> **TASK INPUTS**
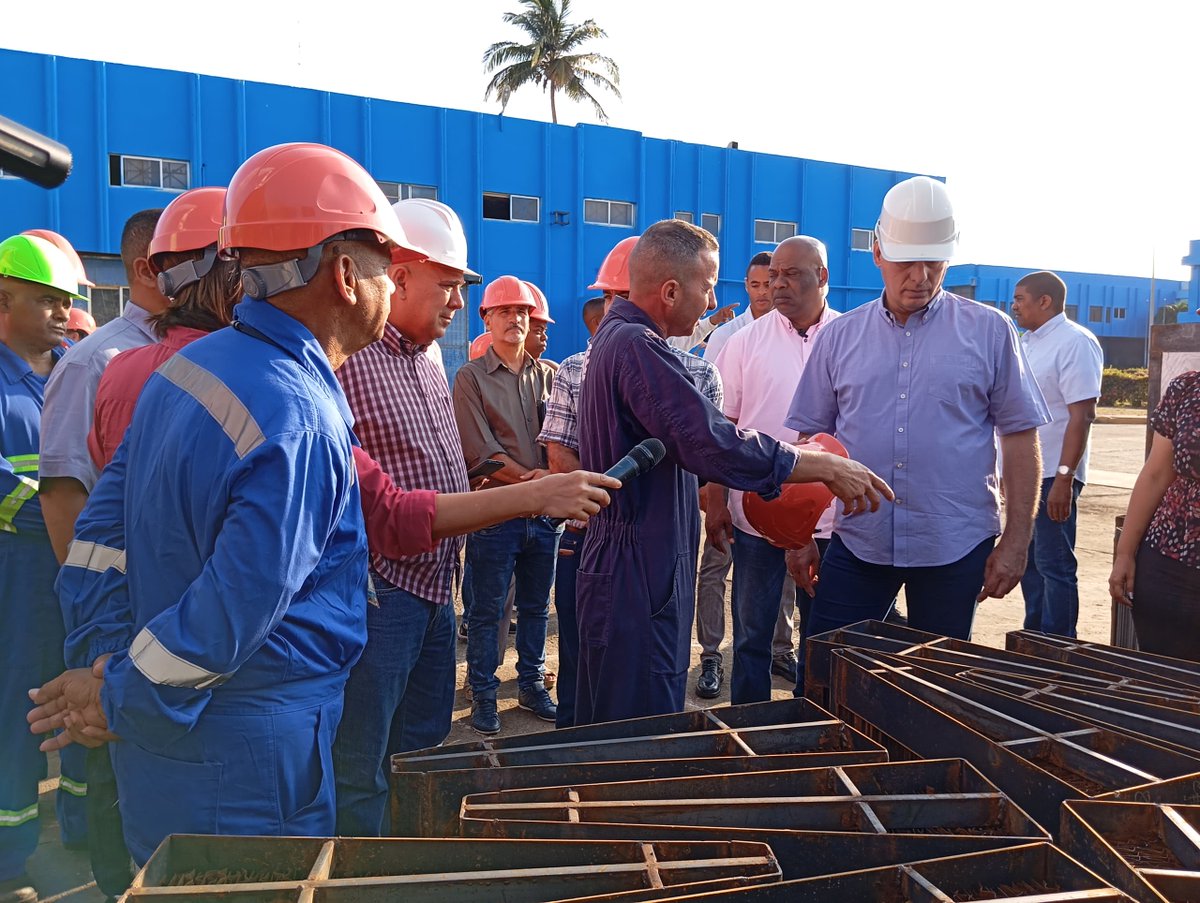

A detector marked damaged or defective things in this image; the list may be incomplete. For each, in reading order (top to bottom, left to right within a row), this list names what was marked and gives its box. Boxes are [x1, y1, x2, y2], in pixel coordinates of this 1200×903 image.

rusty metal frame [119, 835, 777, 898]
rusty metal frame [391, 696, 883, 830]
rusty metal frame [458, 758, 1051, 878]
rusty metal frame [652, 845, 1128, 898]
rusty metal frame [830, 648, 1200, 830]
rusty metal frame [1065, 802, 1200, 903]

==

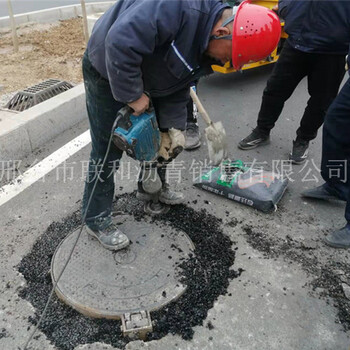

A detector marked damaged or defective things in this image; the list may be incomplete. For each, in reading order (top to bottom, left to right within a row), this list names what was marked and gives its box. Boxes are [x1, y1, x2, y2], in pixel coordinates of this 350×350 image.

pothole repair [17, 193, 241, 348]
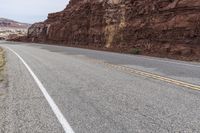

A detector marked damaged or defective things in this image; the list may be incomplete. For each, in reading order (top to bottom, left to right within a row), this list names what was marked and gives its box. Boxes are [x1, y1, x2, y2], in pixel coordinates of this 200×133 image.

> **TASK**
Convert the lines from the one containing "this 1200×903 image." through the one containing "rusty metal frame [1065, 802, 1200, 903]" into a two-column CSV with the headers instruction and response. Give one row per instruction, and put the instruction text and its response each in a single quoted field with line breaks replaced by spaces.

> **THE ANSWER**
instruction,response
"A detector marked damaged or defective things in this image; the list may be incomplete. For each, in reading order (top to bottom, left to right within a row), this list names what was marked and gives its box. Boxes are [x1, y1, x2, y2], in pixel coordinates of this 1200×903 image.","rusty metal frame [119, 835, 777, 898] rusty metal frame [391, 696, 883, 830] rusty metal frame [458, 758, 1051, 878] rusty metal frame [652, 845, 1128, 898] rusty metal frame [830, 648, 1200, 830] rusty metal frame [1065, 802, 1200, 903]"